We’re going to inaugurate a new, periodic feature on TIME’s China blog today— guest blogging. Susan Shirk was Deputy Assistant Secretary of State overseeing China policy during the Clinton administration and is now director of the University of California’s Institute on Global Conflict and Cooperation. She is also the author of a new book from Oxford University Press entitled “China, Fragile Superpower.’’
Susan has graciously agreed to do a blog posting and then after her post will answer some questions from readers. So please come ahead with any questions for her after reading the post, and she’ll respond in the next day or two.
Here’s Susan’s post:
China’s International Split Personality
By Susan L. Shirk
Having trouble getting a coherent picture of China as a rising power? No wonder. The contradictory images are difficult to reconcile.
China calls itself a responsible power — a term it appropriated from Clinton administration speeches on China. But it also has deployed more than 700 missiles aimed at Taiwan.
China has stepped forward to mediate the conflict between the U.S. and North Korea over North Korea’s nuclear weapons. But it also has encouraged a virulent form of anti-Japanese nationalism that erupted into violent demonstrations in 2005.
Judging from its international behavior, China has a split personality. And both faces of Chinese power are rooted in China’s internal fragility and the domestic insecurities of its Communist Party leaders.
China shows a remarkable sophistication about the value of a positive international reputation for a rising power. Chinese diplomats have figured out that actions speak louder than words to reassure other countries about China’s benign intentions and prevent hostile reactions to its growing power.

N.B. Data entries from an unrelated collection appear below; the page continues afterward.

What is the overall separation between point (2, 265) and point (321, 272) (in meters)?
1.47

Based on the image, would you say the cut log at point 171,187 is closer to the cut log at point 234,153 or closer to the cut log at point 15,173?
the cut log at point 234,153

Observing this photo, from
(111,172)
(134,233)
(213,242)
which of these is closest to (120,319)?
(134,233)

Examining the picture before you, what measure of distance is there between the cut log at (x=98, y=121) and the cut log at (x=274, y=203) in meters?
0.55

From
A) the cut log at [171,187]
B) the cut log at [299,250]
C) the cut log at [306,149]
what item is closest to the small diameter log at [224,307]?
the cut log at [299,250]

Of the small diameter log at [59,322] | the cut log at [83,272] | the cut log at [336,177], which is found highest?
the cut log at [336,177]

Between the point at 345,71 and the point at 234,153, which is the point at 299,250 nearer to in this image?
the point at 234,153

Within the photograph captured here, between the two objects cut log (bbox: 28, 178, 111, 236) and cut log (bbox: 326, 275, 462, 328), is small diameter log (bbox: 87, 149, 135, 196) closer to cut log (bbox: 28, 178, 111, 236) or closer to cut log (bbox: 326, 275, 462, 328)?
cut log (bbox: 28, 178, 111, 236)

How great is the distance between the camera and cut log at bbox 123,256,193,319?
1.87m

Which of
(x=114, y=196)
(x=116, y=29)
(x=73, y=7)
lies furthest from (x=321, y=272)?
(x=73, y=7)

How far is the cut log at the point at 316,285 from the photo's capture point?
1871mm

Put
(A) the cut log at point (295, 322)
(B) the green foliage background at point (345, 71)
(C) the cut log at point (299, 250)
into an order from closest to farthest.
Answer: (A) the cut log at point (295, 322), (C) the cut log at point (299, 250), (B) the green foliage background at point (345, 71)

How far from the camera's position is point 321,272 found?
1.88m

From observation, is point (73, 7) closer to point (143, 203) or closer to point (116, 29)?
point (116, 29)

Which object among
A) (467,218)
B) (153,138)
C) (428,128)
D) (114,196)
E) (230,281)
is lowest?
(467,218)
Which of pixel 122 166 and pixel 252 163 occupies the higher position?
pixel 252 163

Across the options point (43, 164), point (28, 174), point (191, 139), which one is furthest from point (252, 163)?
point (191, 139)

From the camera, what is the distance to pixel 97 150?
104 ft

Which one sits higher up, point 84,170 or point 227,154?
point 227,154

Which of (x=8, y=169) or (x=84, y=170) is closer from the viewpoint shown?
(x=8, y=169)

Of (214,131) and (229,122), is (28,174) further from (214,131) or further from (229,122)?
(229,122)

Instead of bullying its neighbors, China seeks to ingratiate itself with them. It has resolved almost all of its border disputes. China is an enthusiastic supporter of all the multilateral organizations cropping up in Asia. The country’s surging exports from its neighbors have turned it into an engine of growth for the entire region. Once it agreed to a code of conduct with the Southeast Asians, the contested South China Sea has been peaceful. It leads the Six Party Talks and twice joined with other United Nations Security council members to impose economic sanctions on North Korea, its former ally (http://www.cfr.org/publication/11097/chinanorth_korea_relationship.html ).
Beyond its own region, China has become a staunch supporter of the World Trade Organization and the Non-Proliferation Treaty, and participates in more multilateral organizations than other countries at its level of development, according to Alastair Iain Johnston’s research (Alastair Iain Johnston, “Is China a Status Quo Power?” International Security, Vol. 27, no. 4, spring 2003 http://bcsia.ksg.harvard.edu/publication.cfm?program=CORE&ctype=article&item_id=652).
This cooperative behavior is rooted in the desire of China’s leaders for a peaceful international environment to preserve the country’s economic growth. They believe that keeping the economy growing at more than 7 percent annually is a political imperative to prevent unemployment and labor unrest.
But in a crisis — or when dealing with Japan, Taiwan, and the United States which are hot-button domestic issues in China – the country’s second, more aggressive persona emerges. Previous president Jiang Zemin began stoking popular nationalism as a way to win popular support for the Communist Party in an age when almost nobody believes in communism anymore. China’s new commercial media and the Internet attract readers with front page stories hyping the threats from Japan, Taiwan and the United States. When the public pays close attention to an issue, Chinese leaders feel they have to act tough to show how strong they are.
China’s leaders are acutely aware of history. The previous two dynasties – the Qing Dynasty (http://en.wikipedia.org/wiki/Qing_Dynasty) and the Republic of China (http://en.wikipedia.org/wiki/Republic_of_China)— fell to revolutionary movements that accused the government of failing to defend the nation against foreign aggression. Today’s leaders worry that they could meet the same fate if they don’t stay ahead of popular nationalism.
This week, Premier Wen Jiabao will visit Japan thanks to an informal agreement with Japanese Prime Minister Shinzo Abe that for the time being at least, Abe will not visit the Yasukuni Shrine where a number of Japanese convicted war criminals from World War II are honored along with other war dead. President Hu Jintao and Premier Wen Jiabao would like to dampen the anti-Japanese nationalism that Jiang Zemin stirred up because they fear that it could turn against them. But how will Beijing react if Abe later does visit Yasukuni or takes other actions related to wartime history that are popular in Japan but outrage the Chinese public?
Watch to see how China’s own domestic media report inside China on Wen Jiabao’s visit to Japan. If the stories emphasize Wen’s vocal insistence that the Japanese prime minister not visit Yasukuni or take actions related to history that “hurt the feelings of the Chinese people,” we’ll know that Hu and Wen remain afraid of being condemned by public opinion as soft on Japan.
China shows its responsible side in most of its foreign policies. But is this approach domestically sustainable? In view of their domestic insecurities, China’s present and future leaders will have a hard time managing the country’s emotional, nationalistic side that could get it into trouble.